Solar Energy: Mixed Anion Compounds with ‘Fluorine’ Works as New Photocatalytic Material

Nobel photocatalyst composed of abundant elements overturns conventional views

photocatalysts
Figure 1. Experiments reveal the strong visible-light absorption of Pb2Ti2O5.4F1.2 The inset shows an image of Pb2Ti2O5.4F1.2, shown to be capable of absorbing visible light of a wavelength of around 500 nm. This ability is thought to be due to the bonding structure around the Pb cation within the pyrochlore lattice, shown on the right.

Scientists in Japan have shown that an oxyfluoride is capable of visible light-driven photocatalysis1. The finding opens new doors for designing materials for artificial photosynthesis and solar energy research.

Over the last decade, research has intensified to develop efficient, manmade photocatalysts that work under visible light — an important target for renewable energy systems.

Now, such efforts have taken a surprising turn, with the discovery of a new photocatalytic material called a pyrochlore2 oxyfluoride (Pb2Ti2O5.4F1.2).

Kazuhiko Maeda of Tokyo Institute of Technology (Tokyo Tech), Kengo Oka of Chuo University and collaborators in Japan have succeeded in demonstrating that Pb2Ti2O5.4F1.2 works as a stable photocatalyst for visible light-driven water splitting and carbon dioxide reduction, with the aid of proper surface modifications.

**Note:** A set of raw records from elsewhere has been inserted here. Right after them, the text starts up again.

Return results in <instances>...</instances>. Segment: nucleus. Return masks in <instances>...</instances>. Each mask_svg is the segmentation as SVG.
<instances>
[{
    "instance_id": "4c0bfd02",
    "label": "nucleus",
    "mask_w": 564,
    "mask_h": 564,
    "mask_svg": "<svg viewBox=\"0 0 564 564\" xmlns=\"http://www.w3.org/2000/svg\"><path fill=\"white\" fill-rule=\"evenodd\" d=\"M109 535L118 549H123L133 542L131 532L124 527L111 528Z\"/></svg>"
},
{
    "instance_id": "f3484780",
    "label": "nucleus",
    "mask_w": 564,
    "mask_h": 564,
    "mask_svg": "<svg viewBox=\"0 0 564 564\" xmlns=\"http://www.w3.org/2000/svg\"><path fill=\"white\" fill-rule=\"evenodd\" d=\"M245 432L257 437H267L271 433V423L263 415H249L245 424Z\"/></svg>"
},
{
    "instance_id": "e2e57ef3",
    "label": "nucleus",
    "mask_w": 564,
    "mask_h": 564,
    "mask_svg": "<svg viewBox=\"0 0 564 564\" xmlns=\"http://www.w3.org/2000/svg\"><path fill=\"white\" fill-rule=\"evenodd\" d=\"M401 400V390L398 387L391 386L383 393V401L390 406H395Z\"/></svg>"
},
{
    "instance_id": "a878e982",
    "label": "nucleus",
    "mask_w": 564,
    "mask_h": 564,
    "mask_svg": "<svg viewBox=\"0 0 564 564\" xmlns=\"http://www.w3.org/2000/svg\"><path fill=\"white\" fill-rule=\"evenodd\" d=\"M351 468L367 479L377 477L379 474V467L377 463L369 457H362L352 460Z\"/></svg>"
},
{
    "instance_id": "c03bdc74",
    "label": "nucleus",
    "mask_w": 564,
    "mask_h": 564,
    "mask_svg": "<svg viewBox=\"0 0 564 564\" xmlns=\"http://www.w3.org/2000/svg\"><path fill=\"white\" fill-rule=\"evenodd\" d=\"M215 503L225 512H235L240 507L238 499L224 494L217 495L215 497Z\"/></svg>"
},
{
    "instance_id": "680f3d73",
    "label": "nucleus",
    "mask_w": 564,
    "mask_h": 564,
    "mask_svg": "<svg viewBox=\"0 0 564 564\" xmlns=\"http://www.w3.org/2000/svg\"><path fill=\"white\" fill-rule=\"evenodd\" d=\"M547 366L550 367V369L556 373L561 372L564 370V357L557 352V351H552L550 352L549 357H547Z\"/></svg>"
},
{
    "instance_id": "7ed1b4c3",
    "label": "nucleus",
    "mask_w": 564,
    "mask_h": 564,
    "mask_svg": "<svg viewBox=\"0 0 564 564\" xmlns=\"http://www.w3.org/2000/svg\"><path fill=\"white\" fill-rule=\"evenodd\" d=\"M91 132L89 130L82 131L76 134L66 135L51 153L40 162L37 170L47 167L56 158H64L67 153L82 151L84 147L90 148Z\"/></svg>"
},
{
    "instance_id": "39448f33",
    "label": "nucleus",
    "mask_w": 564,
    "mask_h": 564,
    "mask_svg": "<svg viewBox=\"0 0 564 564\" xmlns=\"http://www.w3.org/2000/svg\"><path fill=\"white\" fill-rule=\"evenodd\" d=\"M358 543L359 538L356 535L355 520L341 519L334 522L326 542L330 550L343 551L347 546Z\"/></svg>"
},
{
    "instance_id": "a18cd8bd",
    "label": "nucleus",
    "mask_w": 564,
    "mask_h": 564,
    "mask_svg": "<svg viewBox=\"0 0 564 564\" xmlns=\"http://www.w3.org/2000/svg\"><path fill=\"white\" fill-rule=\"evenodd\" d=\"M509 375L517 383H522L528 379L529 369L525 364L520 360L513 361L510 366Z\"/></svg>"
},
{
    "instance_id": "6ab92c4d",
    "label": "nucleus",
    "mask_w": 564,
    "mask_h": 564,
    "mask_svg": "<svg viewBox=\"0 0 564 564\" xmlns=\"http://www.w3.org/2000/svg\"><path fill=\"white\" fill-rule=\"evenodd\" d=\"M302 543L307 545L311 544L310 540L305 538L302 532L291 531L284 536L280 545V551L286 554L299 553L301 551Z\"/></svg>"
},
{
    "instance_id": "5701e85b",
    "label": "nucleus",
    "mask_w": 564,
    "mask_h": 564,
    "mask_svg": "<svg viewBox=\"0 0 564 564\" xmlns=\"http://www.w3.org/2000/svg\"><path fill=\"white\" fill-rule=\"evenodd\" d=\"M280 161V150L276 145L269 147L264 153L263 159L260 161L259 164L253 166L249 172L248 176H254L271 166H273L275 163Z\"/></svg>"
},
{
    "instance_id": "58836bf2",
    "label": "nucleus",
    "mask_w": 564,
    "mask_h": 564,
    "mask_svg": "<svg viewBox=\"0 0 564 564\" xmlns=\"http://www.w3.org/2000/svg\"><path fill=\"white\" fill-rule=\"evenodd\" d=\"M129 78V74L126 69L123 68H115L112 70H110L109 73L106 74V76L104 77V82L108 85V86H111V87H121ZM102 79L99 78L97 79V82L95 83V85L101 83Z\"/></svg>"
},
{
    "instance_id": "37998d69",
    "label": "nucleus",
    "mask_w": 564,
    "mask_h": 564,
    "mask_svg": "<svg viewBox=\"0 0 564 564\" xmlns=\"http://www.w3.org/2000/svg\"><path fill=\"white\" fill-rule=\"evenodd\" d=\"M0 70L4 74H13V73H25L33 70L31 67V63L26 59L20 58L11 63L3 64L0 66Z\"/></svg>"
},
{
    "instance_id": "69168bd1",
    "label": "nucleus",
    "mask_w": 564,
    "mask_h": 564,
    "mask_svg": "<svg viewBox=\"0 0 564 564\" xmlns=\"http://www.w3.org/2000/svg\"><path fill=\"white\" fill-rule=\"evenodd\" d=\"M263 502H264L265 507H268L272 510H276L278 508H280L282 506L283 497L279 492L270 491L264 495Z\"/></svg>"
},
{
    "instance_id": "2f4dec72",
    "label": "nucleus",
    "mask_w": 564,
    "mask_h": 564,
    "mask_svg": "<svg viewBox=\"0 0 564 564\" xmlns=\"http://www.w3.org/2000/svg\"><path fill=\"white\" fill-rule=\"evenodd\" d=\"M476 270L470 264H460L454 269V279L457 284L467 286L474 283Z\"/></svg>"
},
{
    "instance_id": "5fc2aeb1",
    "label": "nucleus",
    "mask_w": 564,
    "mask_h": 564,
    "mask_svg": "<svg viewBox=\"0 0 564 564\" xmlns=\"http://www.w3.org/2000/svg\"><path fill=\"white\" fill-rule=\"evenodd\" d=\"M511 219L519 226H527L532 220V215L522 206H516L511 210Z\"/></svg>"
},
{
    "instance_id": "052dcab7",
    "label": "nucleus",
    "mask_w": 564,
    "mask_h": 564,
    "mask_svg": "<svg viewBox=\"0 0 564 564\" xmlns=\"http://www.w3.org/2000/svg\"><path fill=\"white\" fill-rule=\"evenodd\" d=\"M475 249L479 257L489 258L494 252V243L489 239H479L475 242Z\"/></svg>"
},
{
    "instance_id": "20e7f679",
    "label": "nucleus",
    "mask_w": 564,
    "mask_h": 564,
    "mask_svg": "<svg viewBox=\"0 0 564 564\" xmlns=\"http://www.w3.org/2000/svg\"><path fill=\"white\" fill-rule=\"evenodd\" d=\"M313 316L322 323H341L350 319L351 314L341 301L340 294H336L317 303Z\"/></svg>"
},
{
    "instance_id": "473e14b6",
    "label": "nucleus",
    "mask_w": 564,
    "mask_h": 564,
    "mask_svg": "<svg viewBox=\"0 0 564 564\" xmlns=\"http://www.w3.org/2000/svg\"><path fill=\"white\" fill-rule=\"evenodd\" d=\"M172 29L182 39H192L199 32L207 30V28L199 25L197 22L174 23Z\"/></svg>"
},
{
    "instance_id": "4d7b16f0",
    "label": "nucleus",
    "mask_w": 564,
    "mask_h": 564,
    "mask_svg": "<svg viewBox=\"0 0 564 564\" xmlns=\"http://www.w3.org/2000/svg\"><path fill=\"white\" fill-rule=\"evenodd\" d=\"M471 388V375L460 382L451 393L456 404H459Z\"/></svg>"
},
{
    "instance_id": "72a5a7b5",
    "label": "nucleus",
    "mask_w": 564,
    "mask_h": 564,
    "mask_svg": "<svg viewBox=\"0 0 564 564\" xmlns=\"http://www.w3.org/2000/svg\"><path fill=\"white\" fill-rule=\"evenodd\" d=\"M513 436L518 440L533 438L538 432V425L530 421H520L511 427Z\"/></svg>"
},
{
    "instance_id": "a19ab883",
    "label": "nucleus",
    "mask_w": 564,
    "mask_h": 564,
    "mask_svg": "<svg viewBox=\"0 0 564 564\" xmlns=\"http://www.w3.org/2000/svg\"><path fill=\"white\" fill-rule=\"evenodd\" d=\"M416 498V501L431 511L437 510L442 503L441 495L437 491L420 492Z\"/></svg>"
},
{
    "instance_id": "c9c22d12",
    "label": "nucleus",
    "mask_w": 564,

The new material has an unusually small band gap3 of around 2.4 electron volts (eV), meaning that it can absorb visible light with a wavelength of around 500 nanometers (nm). In general, band gaps bigger than 3 eV are associated with inefficient utilization of sunlight, whereas those smaller than 3 eV are desirable for efficient solar energy conversion.

What’s more, the oxyfluoride belongs to a group of compounds that had until now been largely overlooked due to the highest electronegativity4 of fluorine, a property that essentially ruled them out as candidates for visible light-driven photocatalysts.

The new oxyfluoride is “an exceptional case”, the researchers say in their study published in the Journal of the American Chemical Society.

Based on structural considerations and theoretical calculations, they conclude that “the origin of the visible light response in Pb2Ti2O5.4F1.2 lies in the unique features specific to the pyrochlore-type structure.”

Namely, it is the strong interaction between certain orbitals5 (Pb-6s and O-2p) enabled by short Pb–O bonding in the pyrochlore structure that is thought to give rise to the material’s ability to absorb visible light. (See Figure 1.)

One limitation is that the yield of the new photocatalyst currently remains low, at a figure of around 0.01% at 365 nm for hydrogen evolution. The research team is therefore investigating how to boost the yield by modifying Pb2Ti2O5.4F1.2 through refinement of methods for synthesis and surface modification.

The present study arose as a result of collaborations between institutes including Tokyo Tech, Japan Advanced Institute of Science and Technology (JAIST), the National Institute for Materials Science (NIMS), RIKEN, Kyoto University and Chuo University.

The findings are expected to lead to new directions in materials research and future development of heterogeneous photocatalysts under visible light.